## Explore the material:
1 - In the forum thread on differentials, which locker did PontiacJim choose?
2 - According to the forum thread on differentials, why did PontiacJim pick the Power Trax over the worm gear posi? Answer in one to three sentences.
3 - Duplicate the part of the forum thread on differentials starting with "## PontiacJim (Dec" and going on through "for posi additives.".

## Provided passage:

════

Hi Jim, exactly what I was looking for. I probably going to opt for rear disc. Also what are your thoughts on wormgear type posi vs the locker?


----------



## PontiacJim (Dec 29, 2012)

64Lemans1 said:


> Hi Jim, exactly what I was looking for. I probably going to opt for rear disc. Also what are your thoughts on wormgear type posi vs the locker?


I did some research before choosing the Power Trax Locker. I read many posts were the factory Ford locker was harsh on the street and could be loud as it grabbed/released. But, I did not want the posi units with friction clutches and need for posi additives.

I saw the worm gear (helical) style posi and it looks like a fine alternative, but I chose the Power Trax because it still worked as a locker does without the harshness - it is smoother. I read that some still get the clicking noise going around corners as the unit disengages and slips. But, my guess is with a lumpy cam & loud exhaust you are not going to hear it. The cost was cheaper than the worm gear type. Installation is straight forward and simple. I did email Power Trax to make sure it would handle my HP/TQ out of my 455 and they said no problem, so I went with it. I won't know if I made the right choice until I get the car on the road and test the set-up.






No-Slip Traction System - PowerTrax







www.powertrax.com


----------



## lust4speed (Jul 5, 2019)

The nice thing about Ford units is the parts aren't too hard to pick up.

════

## Material provided:
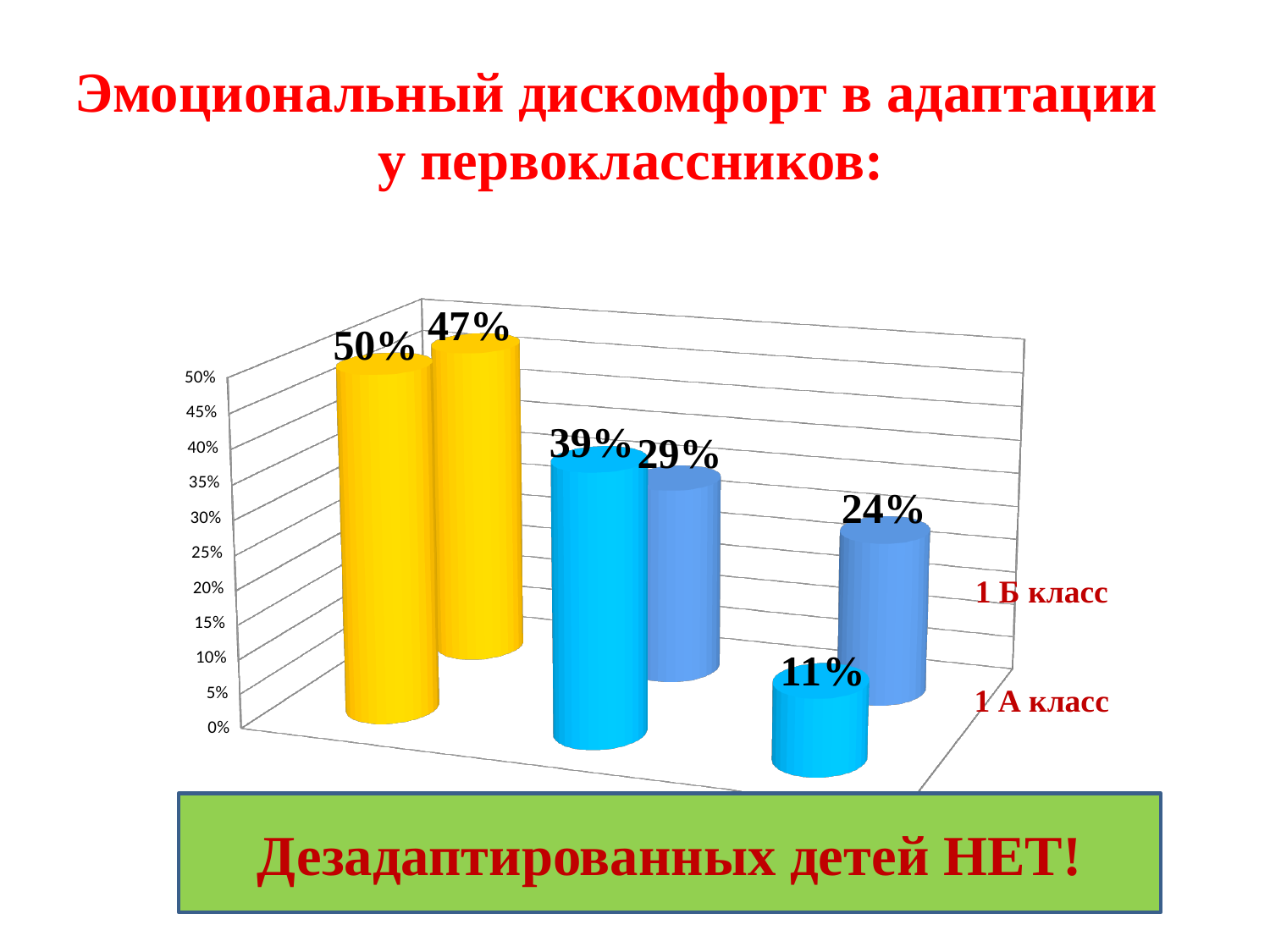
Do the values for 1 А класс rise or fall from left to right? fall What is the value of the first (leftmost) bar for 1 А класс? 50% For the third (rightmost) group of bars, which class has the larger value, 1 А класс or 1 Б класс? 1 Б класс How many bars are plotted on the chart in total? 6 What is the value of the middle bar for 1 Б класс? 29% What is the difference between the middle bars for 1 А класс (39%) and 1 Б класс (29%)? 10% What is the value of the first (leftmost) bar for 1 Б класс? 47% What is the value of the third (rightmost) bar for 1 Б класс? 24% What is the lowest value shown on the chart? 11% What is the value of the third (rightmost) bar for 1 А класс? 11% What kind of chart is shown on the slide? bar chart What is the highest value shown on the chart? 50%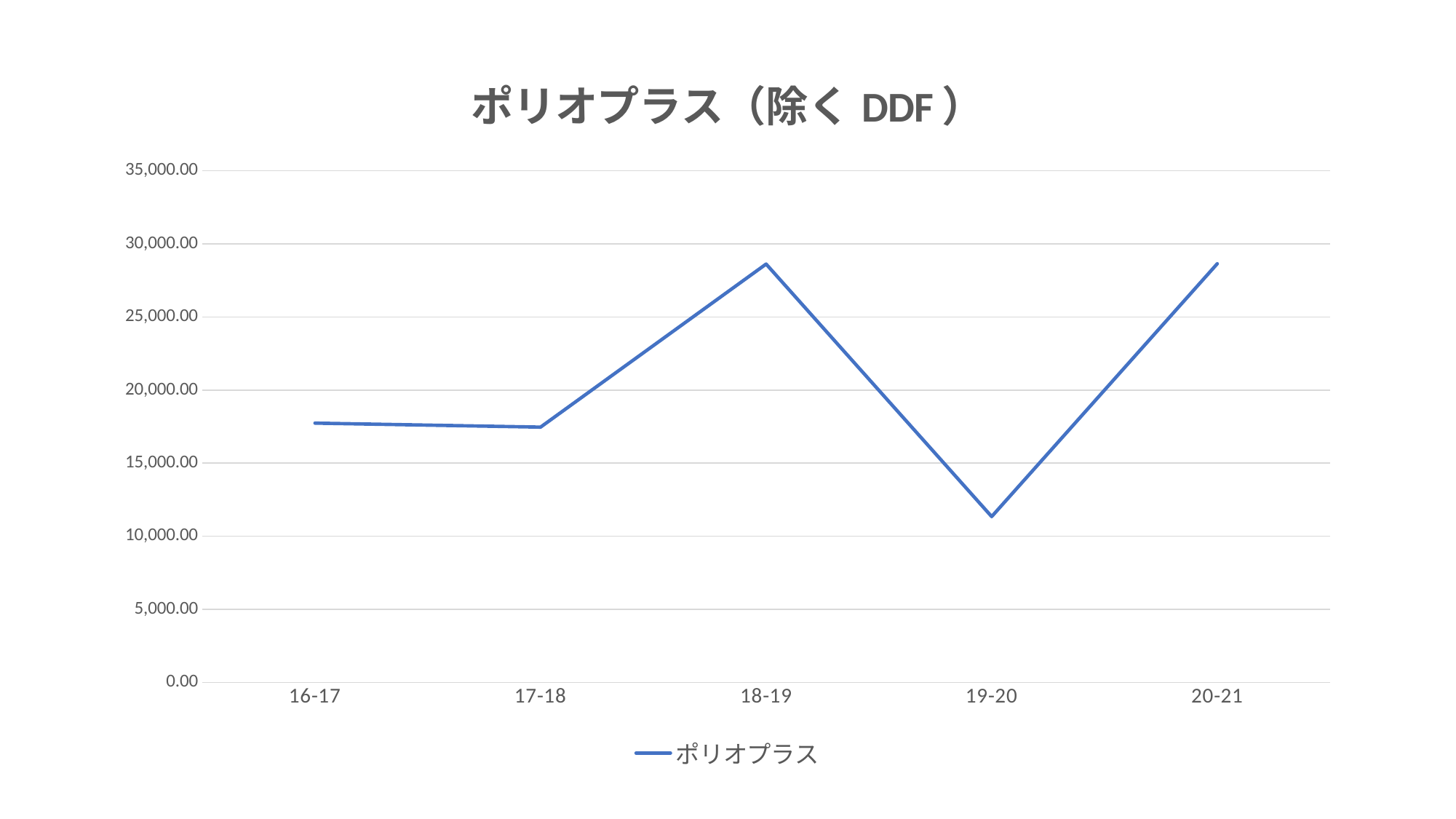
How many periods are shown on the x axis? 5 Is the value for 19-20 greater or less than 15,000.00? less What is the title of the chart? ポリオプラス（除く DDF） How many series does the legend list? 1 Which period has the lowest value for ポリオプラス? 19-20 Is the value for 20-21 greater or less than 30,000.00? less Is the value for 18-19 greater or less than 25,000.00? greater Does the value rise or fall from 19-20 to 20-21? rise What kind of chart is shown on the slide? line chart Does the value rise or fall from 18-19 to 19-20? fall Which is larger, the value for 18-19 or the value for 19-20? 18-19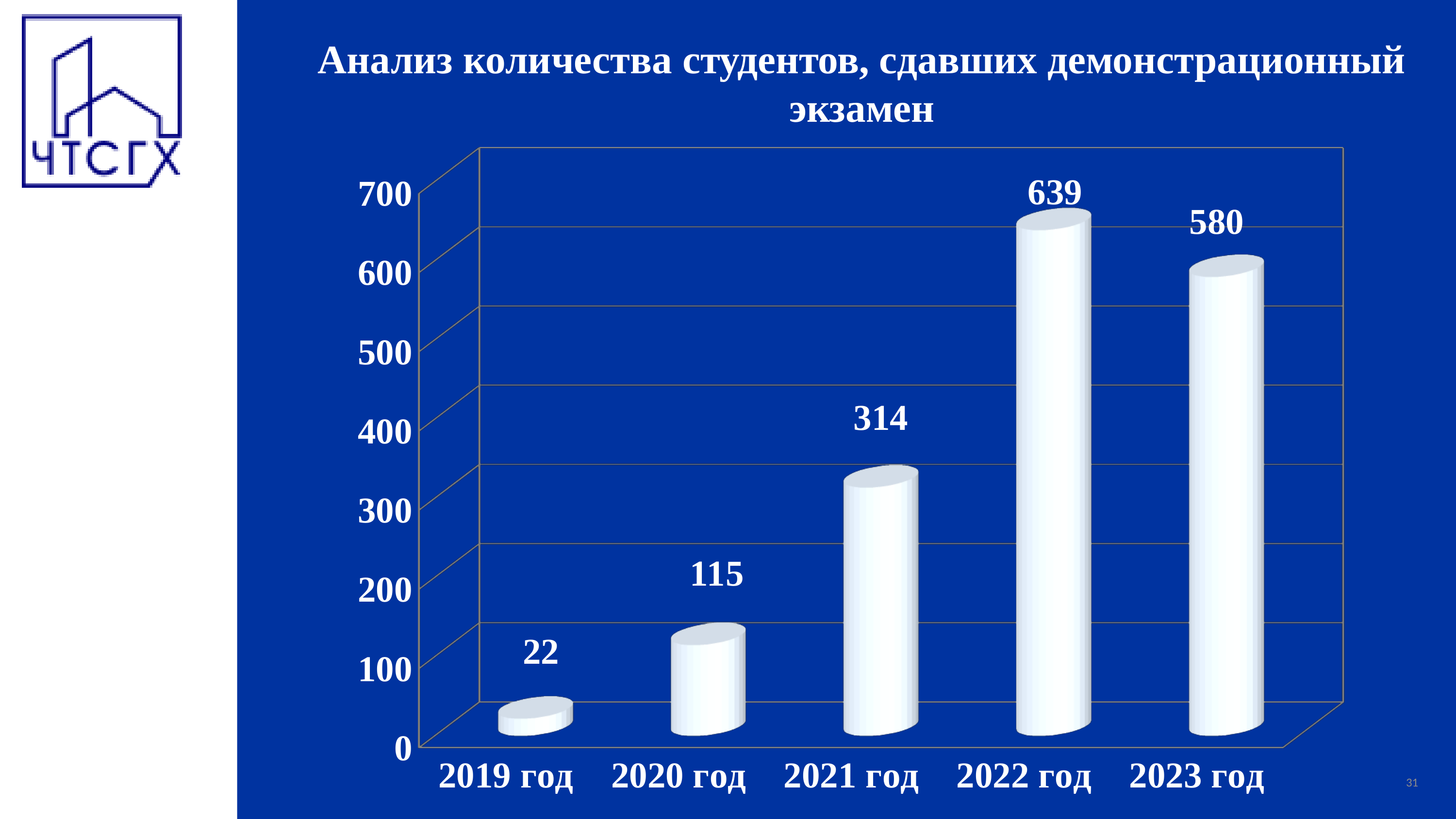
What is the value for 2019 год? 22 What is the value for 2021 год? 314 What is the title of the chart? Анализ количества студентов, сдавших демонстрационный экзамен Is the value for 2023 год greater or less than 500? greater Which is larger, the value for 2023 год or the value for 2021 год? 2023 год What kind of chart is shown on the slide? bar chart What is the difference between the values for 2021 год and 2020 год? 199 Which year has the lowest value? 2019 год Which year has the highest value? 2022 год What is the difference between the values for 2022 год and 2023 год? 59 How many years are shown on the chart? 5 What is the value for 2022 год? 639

════

## Answers by item number:
1 - The Power Trax Locker.

2 - The Power Trax still worked like a locker but without the harshness, so it was smoother. It also cost less than the worm gear type, and installation was straightforward and simple.

3 -
## PontiacJim (Dec 29, 2012)

64Lemans1 said:


> Hi Jim, exactly what I was looking for. I probably going to opt for rear disc. Also what are your thoughts on wormgear type posi vs the locker?


I did some research before choosing the Power Trax Locker. I read many posts were the factory Ford locker was harsh on the street and could be loud as it grabbed/released. But, I did not want the posi units with friction clutches and need for posi additives.